YOUR INSTRUCTIONS
Write the next part of the forum thread on home-loan quotes for fencing, paving, and flooring, picking up after its last post.

Jump to content
SAU Community

Recommended Posts

yes thats the delimer im in, all cash has been thrown at home loan. preventing me from buying another car.

i need to be sensible :) there's only 1 carport at my house and thats got GTR written all over it.

its justafiable a normal person needs 3 cars right? 1 for when it rains 1 to drive to work when it dosnt rain and 1 for weekend trips :D

Edited by Inline 6

i cant get another project until i get a shed up...my mate has a datto 1200 he wont sell me until i get a shed.....now i just need my "minister of finances" to let me do it....my brother in law is a sparky , so wiring wont be a problem...i helped concrete my uncles burnout pad...so concreting wont be a problem....gotta save money everywhere....this week i have to fix a leak on my eldest's motorbike as well....it never ends

Does anyone know any cheap companies that do...

Fencing

Driveways/Concrete or Pavers

House perimiter concrete or pavers

Flooring (Tiles/Carpets etc)

I can do it through my builder but he said its cheaper not to....

do the paving and carpeting yaself is 1 option :D

That was a joke yeah?

I dont see that working out haha

I cant get the loan until I have quotes for that stuff... well thats if I get pre approved... they havn't got back to me yet...

i got my loan without qoutes for it, hmmmzzz although i had a huge deposit they prob didnt care so much cause they gonna get their cash back no matter what.

pavings not that hard i hear, you may break a nail or 2 though :D

I dont have any nails to break at the moment!

I dunno why... its a Homestart condition.

I can always get quotes and not use them, do it myself over time... if they dont check.

I dont have any nails to break at the moment!

I dunno why... its a Homestart condition.

I can always get quotes and not use them, do it myself over time... if they dont check.

I think a place like Homestart would only instruct the bank to release the funds to the company/tradesperson carrying out the work.

Penny, go to the Home Centre corner of Anzac Hwy and South Road if you can, and get some ideas on who to employ for those jobs. Even the centres that sell the materials (paving etc) will have contractors they can get to do the work. And it should be cheaper than the builder (Homestart) getting it done for you.

I'm in the middle of building my own extension. Doing all the work (99.9%) of it myself and its not easy. Paving would be a breeze in comparison. But I study construction management, so I gotta know this shit. :(

Even better for you ... stand out the front of my TAFE college and look pretty and sucker some of the studying tradies to do the work for you :D

The Design and Construction Management course has two sides: the designers/drafters (like me) and the builders (them), and we like to give them crap :D

Edited by RubyRS4

I can lend you 1 of my skirts if you need penny rofl warning may look like a tshirt but i assure u its a skirt.

might be cause yeah i amended it after i got approval, or might be the builders and lenders im through know im friends with their biggest client :D

Edited by Inline 6
I think a place like Homestart would only instruct the bank to release the funds to the company/tradesperson carrying out the work.

Penny, go to the Home Centre corner of Anzac Hwy and South Road if you can, and get some ideas on who to employ for those jobs. Even the centres that sell the materials (paving etc) will have contractors they can get to do the work. And it should be cheaper than the builder (Homestart) getting it done for you.

INFORMATION SUPPLIED
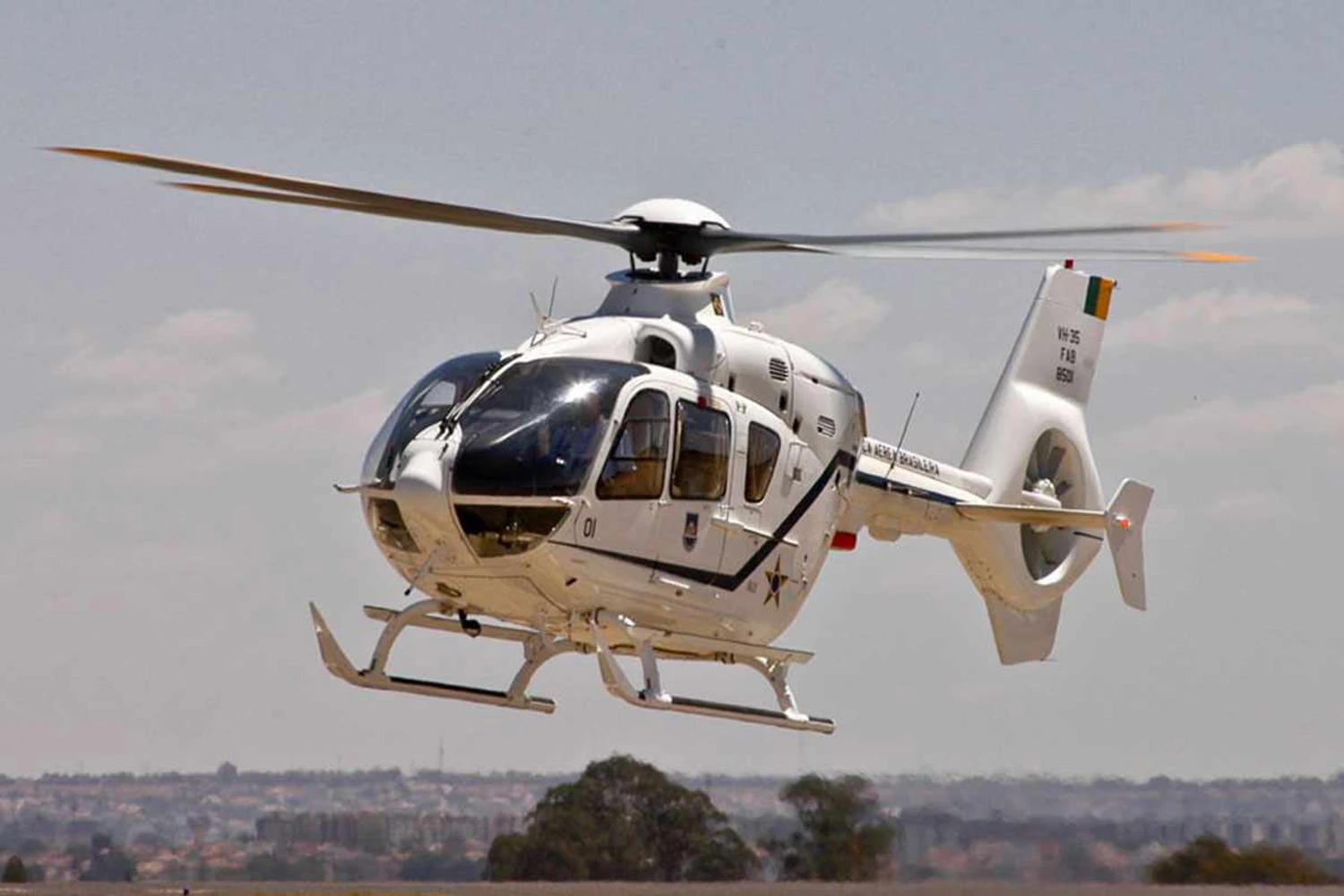 Com visual moderno e alto desempenho, o VH-35 pode transportar até sete passageiros (FAB)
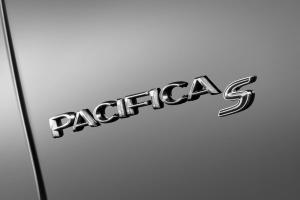2017 Chrysler Pacifica Limited S Appearance Package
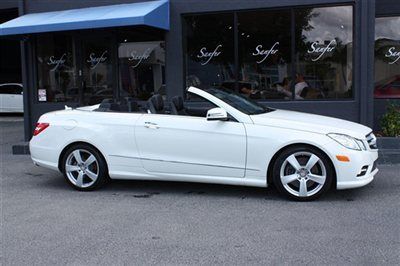 Convertible,white/black,navigation,rear view,financing available,trades accepted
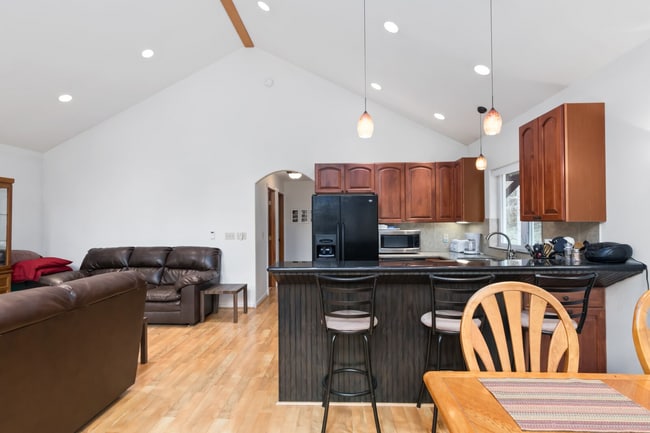 Building Photo - SEASONAL SOLDOTNA CABIN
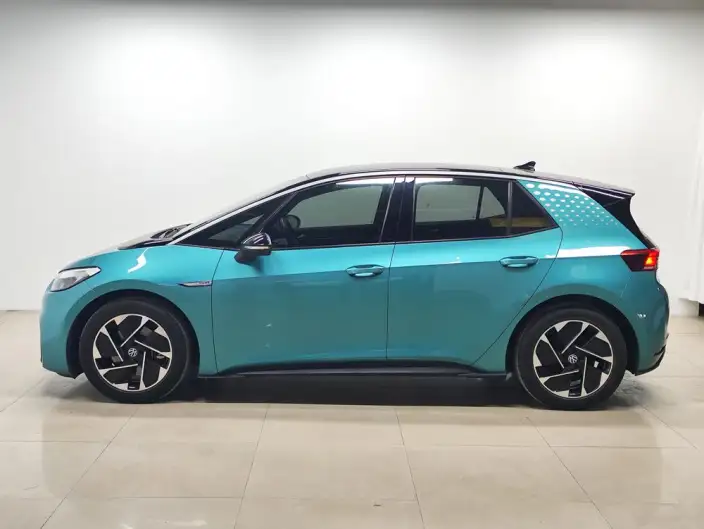 Volkswagen ID.3 2023 Model L Class Model Pure Smart Edition – фото 4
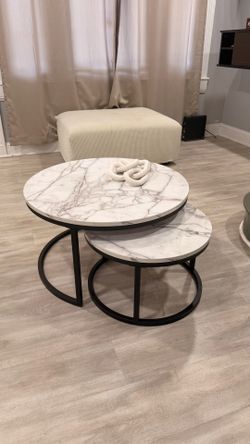 Living room table/ Coffee table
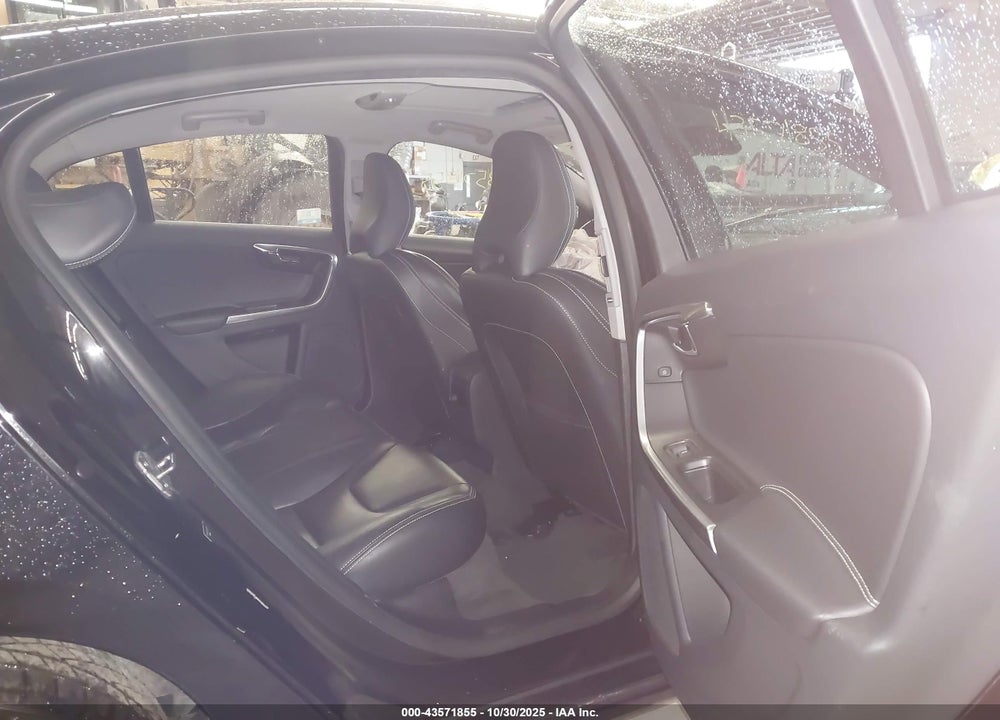 2017 VOLVO S60 T5 DYNAMIC VIN: YV140MTL1H2437112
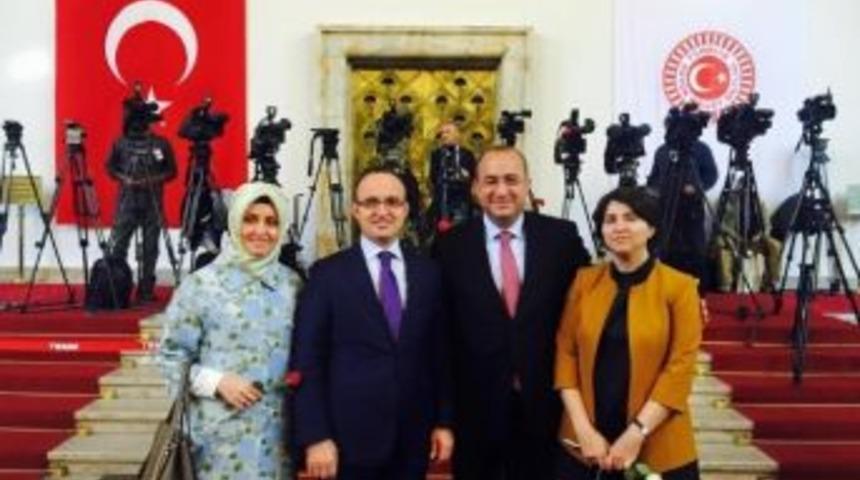 Ak Parti Milletvekilleri Mecliste Kayıt Yaptırdı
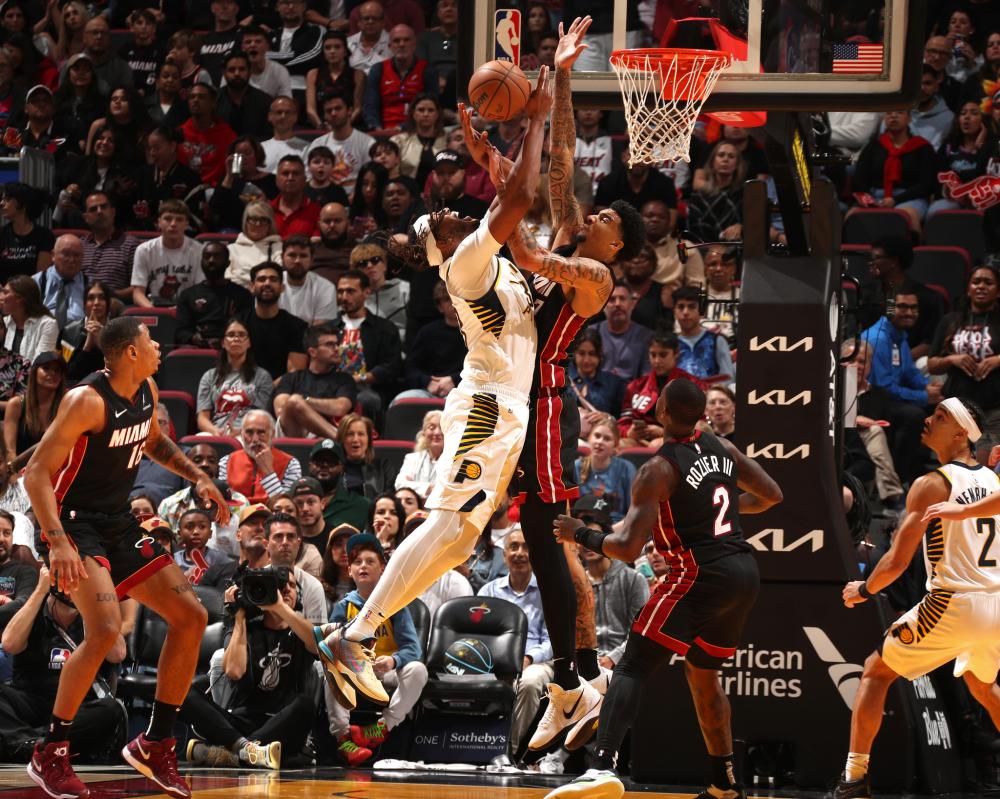 在为季后赛 在为季后赛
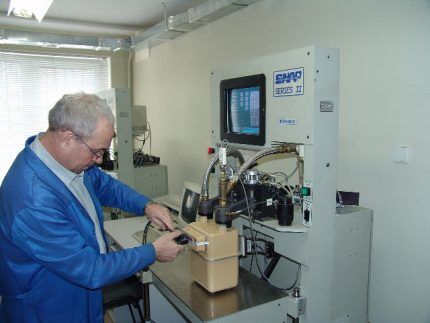 Как проверить газовый счетчик без снятия с учетом сроков эксплуатации Как проверить газовый счетчик без снятия с учетом сроков эксплуатации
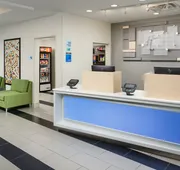 Holiday Inn Express Hotel & Suites Tullahoma by IHG hotel detail image 4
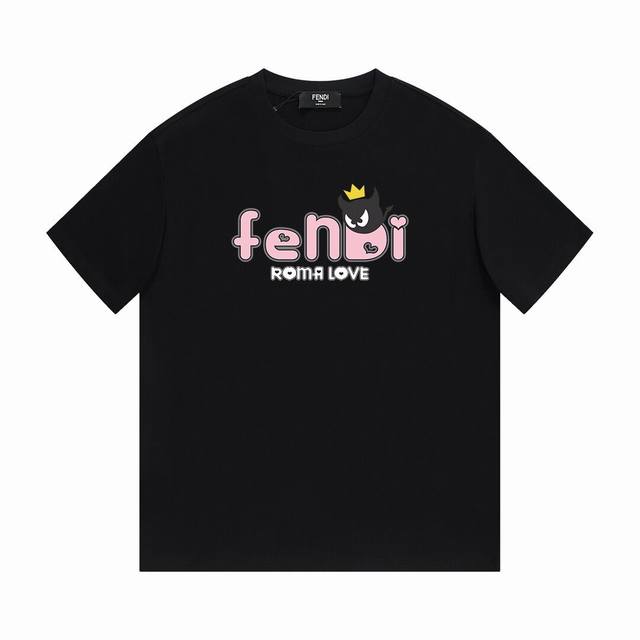Fendi 芬迪粉色字母短袖T恤,优雅的设计看起来气质满满！版型剪裁特别有讲究！上身很洋气显瘦内搭外穿都看高密针织圆领设计，平整简约！亲肤透爽！T恤面料的柔软性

OUTPUT BELOW
I'm in the middle of building my own extension. Doing all the work (99.9%) of it myself and its not easy. Paving would be a breeze in comparison. But I study construction management, so I gotta know this shit. :P

Even better for you ... stand out the front of my TAFE college and look pretty and sucker some of the studying tradies to do the work for you :D

The Design and Construction Management course has two sides: the designers/drafters (like me) and the builders (them), and we like to give them crap :(

Haha well that could work!! Where is your TAFE? Lol

I'll have to get to that Home Centre and have a look this weekend I think.

I have emailed a few places for rough quotes, one of them was more expensive then the builder!

Lucky you being able to do it all yourself, I struggled making the barbie fold and fun house. :D

I could probably build a dog kennel. Thats about it. Mind you I have never tried...

so whats the mates rates ruby :(

To design you a building in accordance with all Australian Standards and Council codes ... I wouldn't even hazard a guess for a fixed fee ... but generally $60 per hour is the norm and there are ALOT of hours involved. And thats just the designing stage.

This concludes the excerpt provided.